Pose-ICL: 3D-Aware In-Context Learning for Pose-Controllable Subject Customization
For users needing precise pose control in subject customization, this work addresses the key bottleneck of 3D understanding in 2D-native backbones.
Pose-ICL introduces a tuning-free framework for pose-controllable subject customization that achieves significantly higher pose accuracy and identity consistency compared to existing methods, as demonstrated on 3D assets and real-world subjects.

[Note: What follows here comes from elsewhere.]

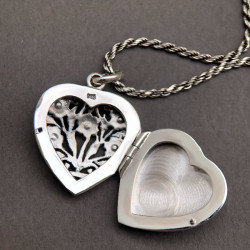 """""""Forget-me-not flowers"""" Locket"""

Subject Customization is a foundational task in modern image generation. By providing a few reference images and a text prompt, users can generate images of a specific object in any desired scene. However, existing methods still struggle to achieve effective pose control for customized subjects. In practice, they often exhibit inaccurate poses or inconsistent cross-pose appearances. These limitations suggest that understanding objects in a volumetric manner remains a significant challenge for 2D-native backbones. To address this challenge, we propose Pose-ICL, a tuning-free framework that leverages 3D-aware In-Context Learning (ICL) to directly adapt to new subjects through multiple paired image-pose references. Its core mechanism,Surface-Anchored Position Embedding (SAPE), equips the model with explicit 3D awareness by anchoring image tokens to the surface coordinates of a volumetric bounding box. Dedicated refinements ensure its seamless compatibility with existing DiT models. Extensive evaluations on both 3D assets and real-world subjects demonstrate that Pose-ICL significantly outperforms current methods in both pose accuracy and identity consistency.